I was very careful not to let my mom see my back, but a week or so later she came into my bathroom while I was changing and saw the scab running down my spine.

“Elizabeth! What happened to your back????”

I threw a shirt on.

“Nothing! It’s fine. I was messing around at Kendra’s apartment and she was dragging me around and I got a rug burn.”

The lie was so immediate and came so easily it almost shocked me.

“What?! Honey, how is that possible??? Didn’t you know that she was hurting you?? What’s going on over there?”

“MOM. IT’S FINE! IT’S NOT A BIG DEAL.”

I convinced myself not only that it wasn’t a big deal, but also that it was normal and that’s what sex was and Trey must be super into me. Like, he must want to be my boyfriend! How insane! Clearly he loves me! And I guess I love him, too? That must be what it means when you have sex with someone like that.

Obviously, I know now how ridiculous it was to think that, but I was fourteen, insecure, and painfully inexperienced.
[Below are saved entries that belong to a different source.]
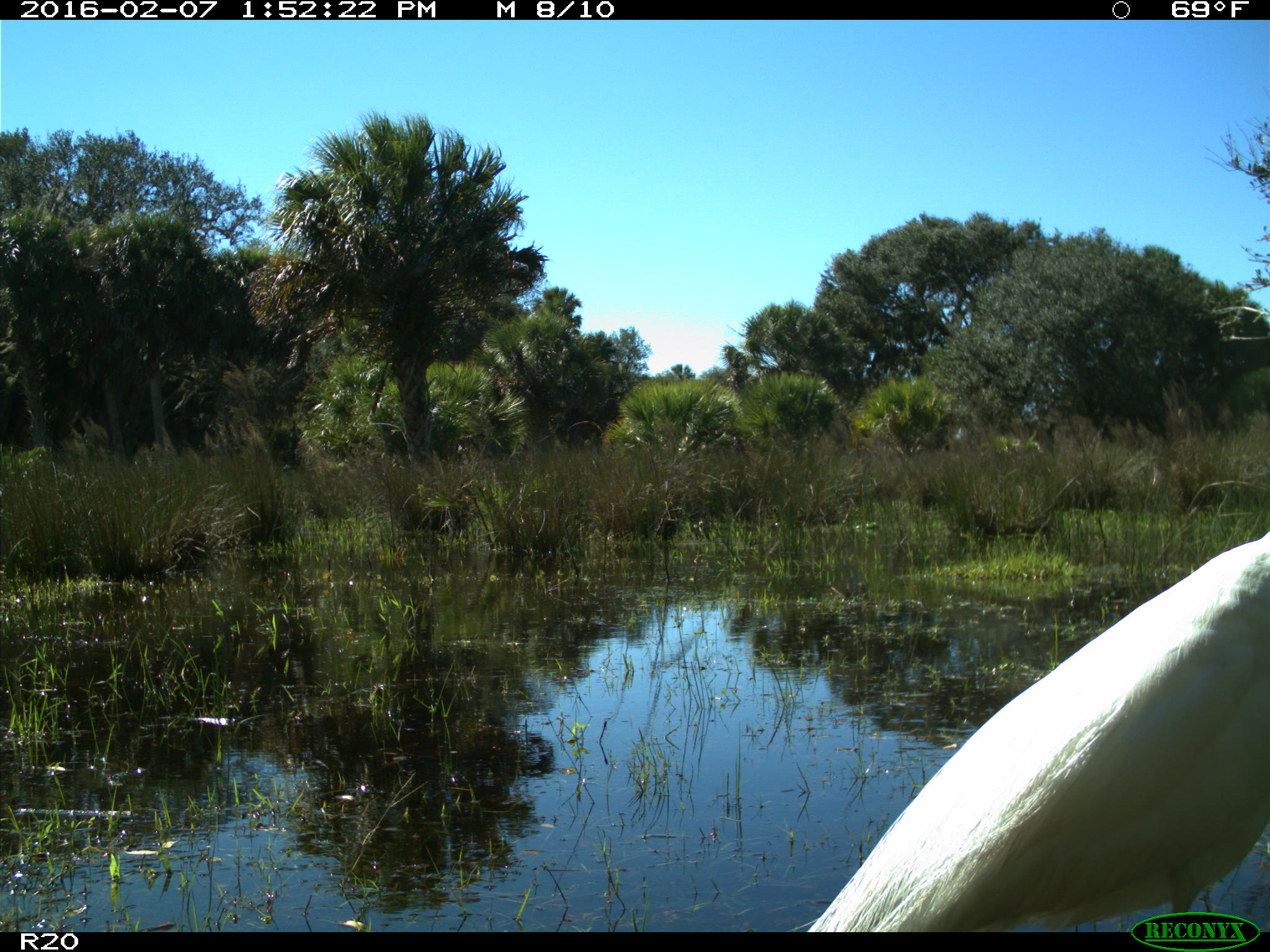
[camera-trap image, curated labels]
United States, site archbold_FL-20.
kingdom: Animalia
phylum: Chordata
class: Aves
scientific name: Aves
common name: birds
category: unidentified bird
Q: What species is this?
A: Unidentified bird (birds) (Aves).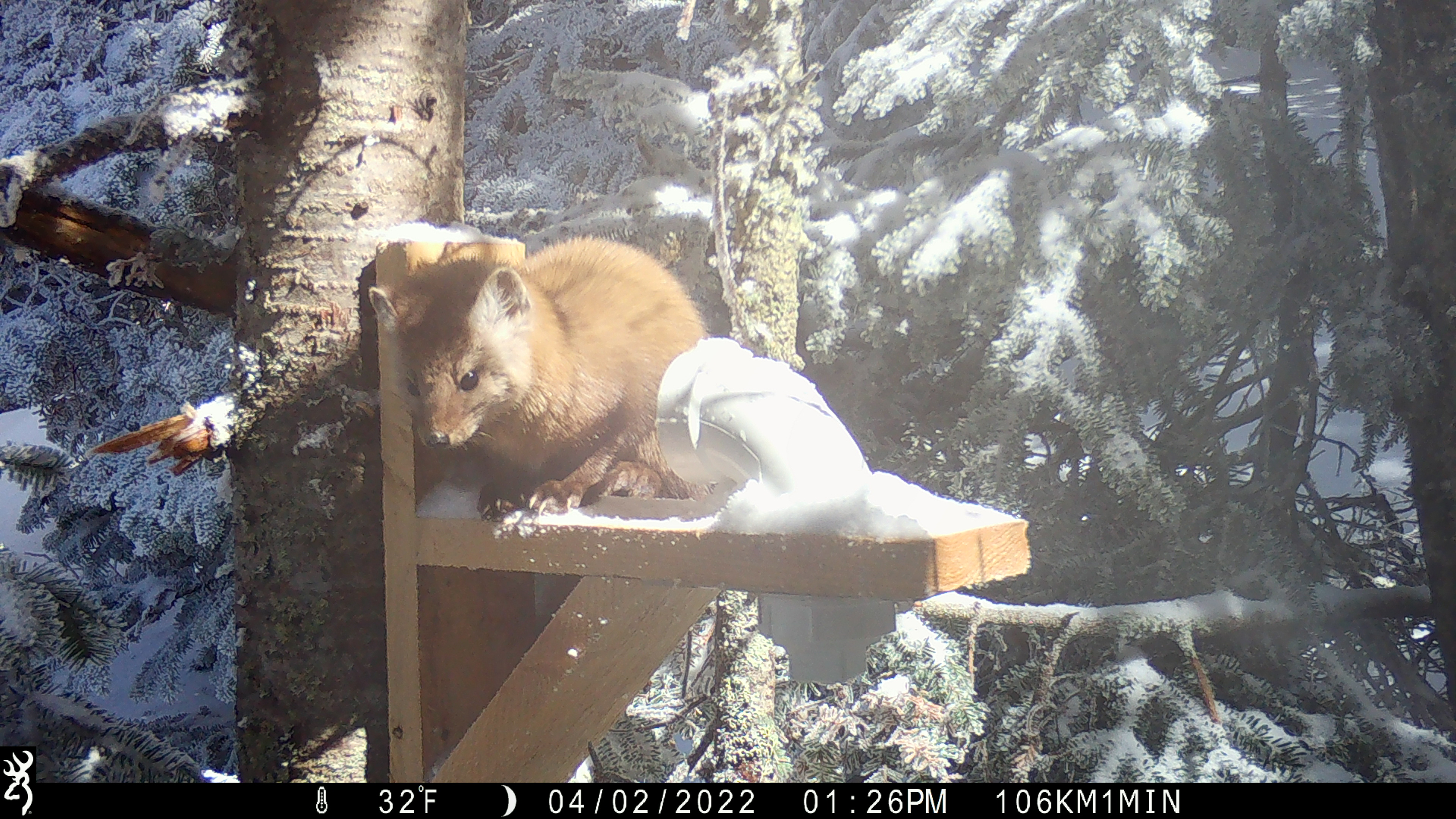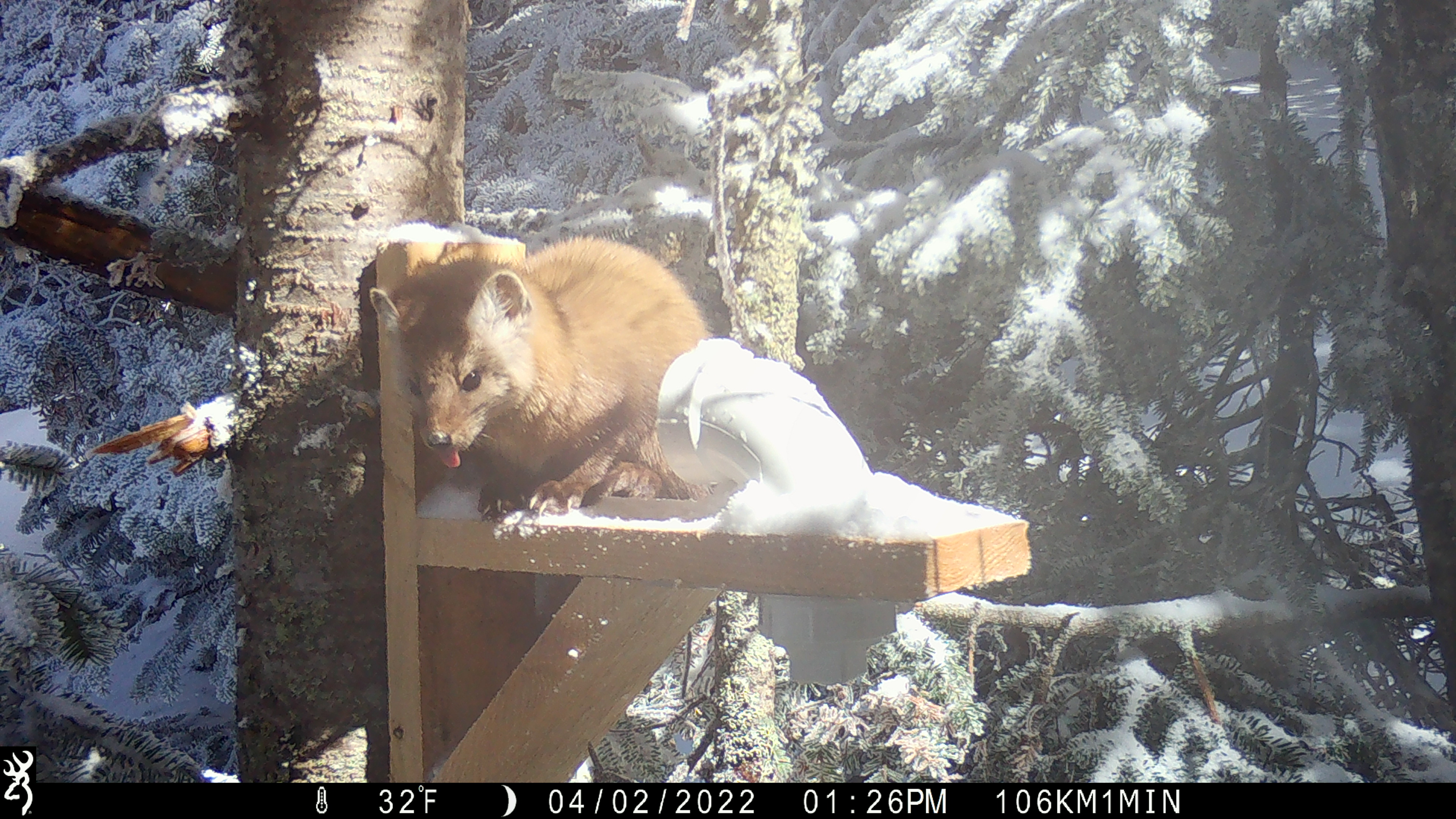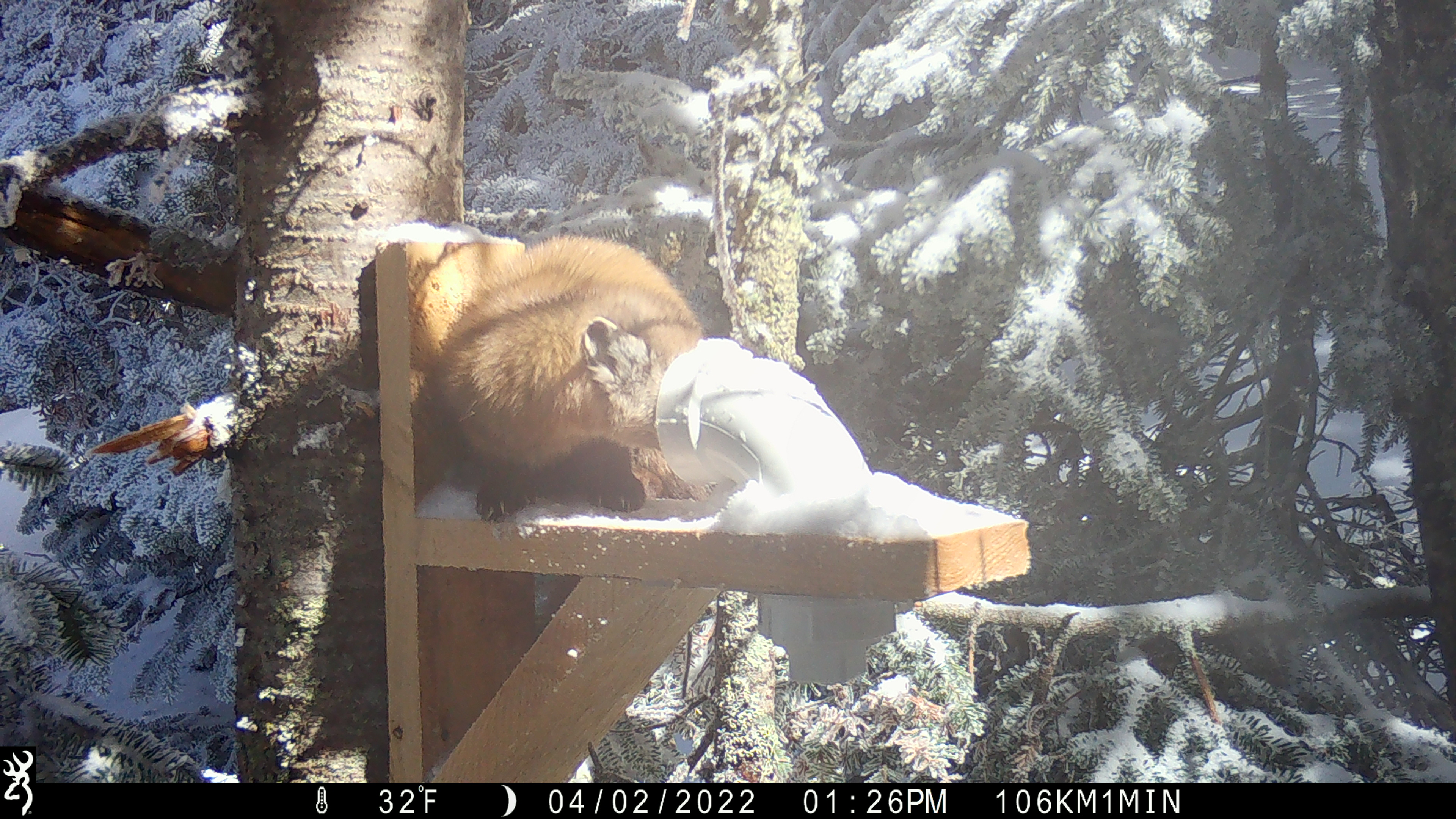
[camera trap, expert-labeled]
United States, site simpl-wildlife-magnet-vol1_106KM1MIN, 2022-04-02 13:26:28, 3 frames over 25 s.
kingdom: Animalia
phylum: Chordata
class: Mammalia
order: Carnivora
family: Mustelidae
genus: Martes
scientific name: Martes americana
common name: american marten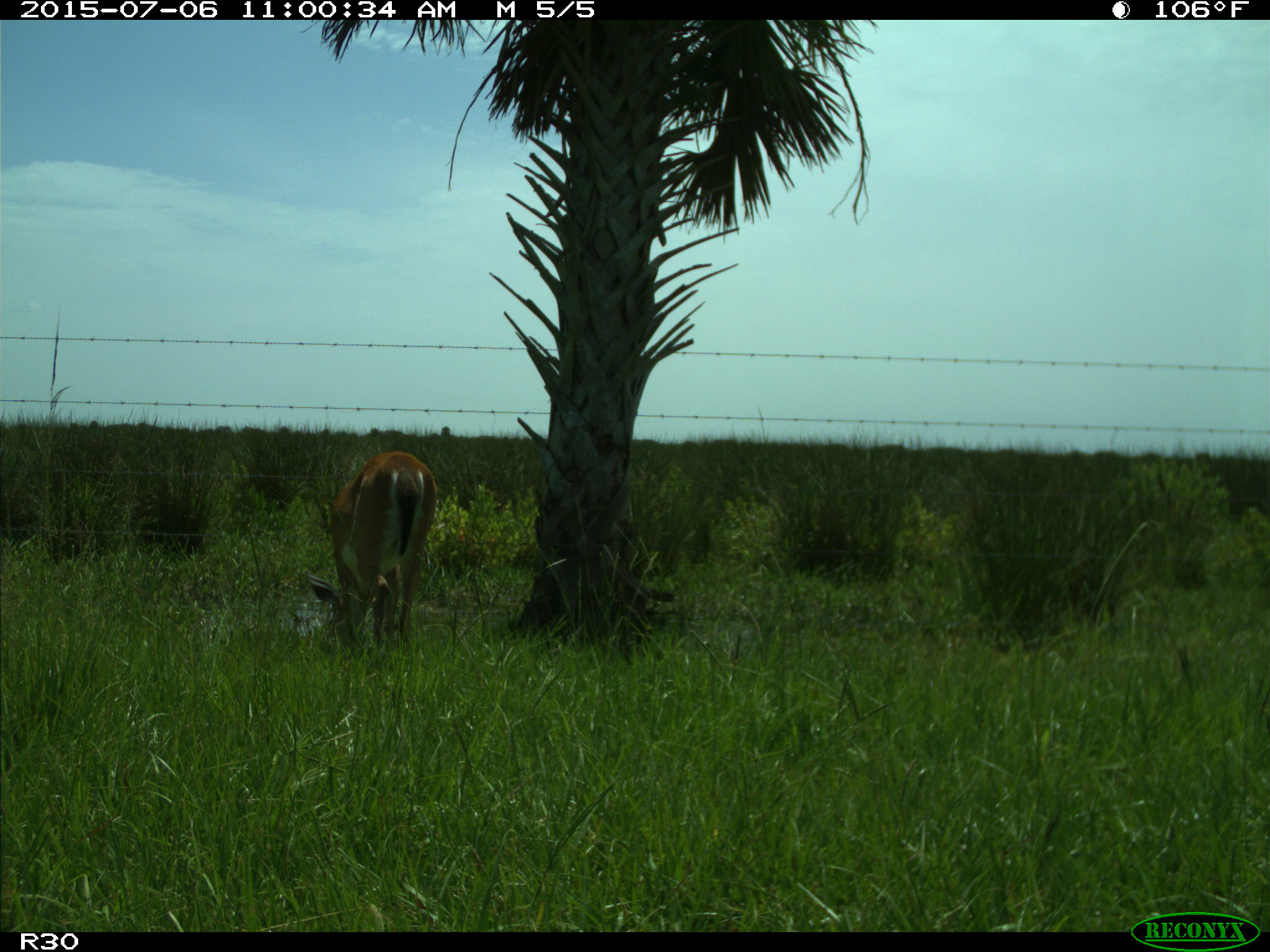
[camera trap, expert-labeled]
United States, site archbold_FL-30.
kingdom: Animalia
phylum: Chordata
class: Mammalia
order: Artiodactyla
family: Cervidae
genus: Odocoileus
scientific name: Odocoileus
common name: deer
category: unidentified deer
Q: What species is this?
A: Unidentified deer (deer) (Odocoileus).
Also, I couldn’t change what had happened. Or how it had happened. All I could control was how I decided I felt about it and him. My still-developing fourteen-year-old brain couldn’t handle the trauma of what I had gone through, so I invented a new reality. And for the next few months, I became completely obsessed with him. I would call his number all the time and hang up—and by the way, this wasn’t before caller ID, so he knew how much I was calling. A few times we had what I thought were meaningful conversations. I brought up the sex and said we should probably do it again because it was really uncomfortable and painful for me, and his response was, “Well, what do you think it was like for me? It was like trying to fuck a brick wall.”

I fluctuated between my manic obsession and a deep empty hollowness, lying on the floor of my room and listening to the same songs over and over on repeat and sobbing. Or sometimes I would take a safety pin and scratch at my legs or arms.

“Cut that shit out, Elizabeth!”

That was what my mom said when she saw my arms. Then she made me go to group therapy for teen girls. It was awful. Mostly, I lied in the group and tried to be supportive of the other girls, all while hating them because their problems sucked. I didn’t talk about Trey or any of what had happened. I would just talk about my mom and dad. My sister. How hard school was for me.

Eventually, I told Kendra that I’d had sex with Trey and we were dating. She tried not to be judgmental, but told me that she thought he was a jerk. She was still friends with Jacob, and he said Trey had showed off the scratches on his back to illustrate how hard he’d fucked me and how into it I was, and that I was such a little slut. I laughed it off, then swallowed hard, pushing my rage and sadness down to my stomach. It didn’t exist! I was fine!